The calf scruffing

The calf scruffing

It was late in the afternoon and I was with Dad driving around the mill run in the old “Willy’s Jeep”. The soft canvas sides of the old green jeep flapping slightly in the breeze as we drove along. Lady, the old sheep dog was hanging much of her body out the side, to get a good breeze and any exciting scents ahead, dodging the regular bushes flashing past, doing their best to poke their head in to the cab on the way thru. Dad wasn’t saying much in his usual fashion, as driving was pretty much a full time job on those old mill run tracks, dodging stumps and sticks to avoid punctures.
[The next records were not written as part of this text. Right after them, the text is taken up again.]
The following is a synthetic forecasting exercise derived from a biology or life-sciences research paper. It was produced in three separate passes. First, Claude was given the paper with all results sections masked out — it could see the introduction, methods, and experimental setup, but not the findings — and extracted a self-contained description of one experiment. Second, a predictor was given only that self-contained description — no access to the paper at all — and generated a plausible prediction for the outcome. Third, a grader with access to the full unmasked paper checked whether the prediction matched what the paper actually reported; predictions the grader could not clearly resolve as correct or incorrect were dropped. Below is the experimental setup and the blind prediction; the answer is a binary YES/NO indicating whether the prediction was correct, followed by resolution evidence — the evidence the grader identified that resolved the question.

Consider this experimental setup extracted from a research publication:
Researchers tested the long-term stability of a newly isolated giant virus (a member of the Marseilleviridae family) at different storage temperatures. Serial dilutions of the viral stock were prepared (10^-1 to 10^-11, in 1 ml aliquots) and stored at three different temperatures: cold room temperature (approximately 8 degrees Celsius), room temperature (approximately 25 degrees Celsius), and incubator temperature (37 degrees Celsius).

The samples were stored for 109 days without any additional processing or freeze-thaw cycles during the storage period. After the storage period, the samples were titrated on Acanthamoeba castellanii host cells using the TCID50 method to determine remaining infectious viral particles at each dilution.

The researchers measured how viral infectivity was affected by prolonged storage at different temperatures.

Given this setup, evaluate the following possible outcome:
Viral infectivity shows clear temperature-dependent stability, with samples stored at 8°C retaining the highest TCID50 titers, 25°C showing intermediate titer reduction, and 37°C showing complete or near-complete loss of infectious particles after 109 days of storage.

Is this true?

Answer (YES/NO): NO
It had been a long day for a little bloke like me at five, as we had been out since first light and done the eastern side of the Curbur mill run, some call them a “bore run”, which was at least a hundred kilometres and most of that was very slow because of creek crossings, gates, cleaning troughs and checking watering points for stock water. We had collected two woolly wethers tied up in the small back section of the jeep that we had picked up on the run earlier during the day, which had obviously escaped that year’s shearing muster, and they would be dropped in the straggler paddock further down the road on the way home. There wasn’t much room in the back of the Willy’s soft-top, just enough for a dog, tool box and a few extras like an axe, fencing pliers and trough brush, and on this particular occasion the two woolly sheep took up any excess room available – hence Lady’s far flung stance.

Not far from Tin Hut mill we swung onto the “main road”, as we called it, because it was the main gravel road between Mullewa and Gascoyne Junction, and my old home Curbur Station just happened to be pretty much exactly halfway between the two outback towns. Well you could hardly call “The Junction” as we locals called it a town, because it was really only a few old corrugated iron sheds, in the 60’s and the junction pub, nestled just off the banks of the huge Gascoyne River east of Carnarvon, with its gigantic white ghost gums along its banks.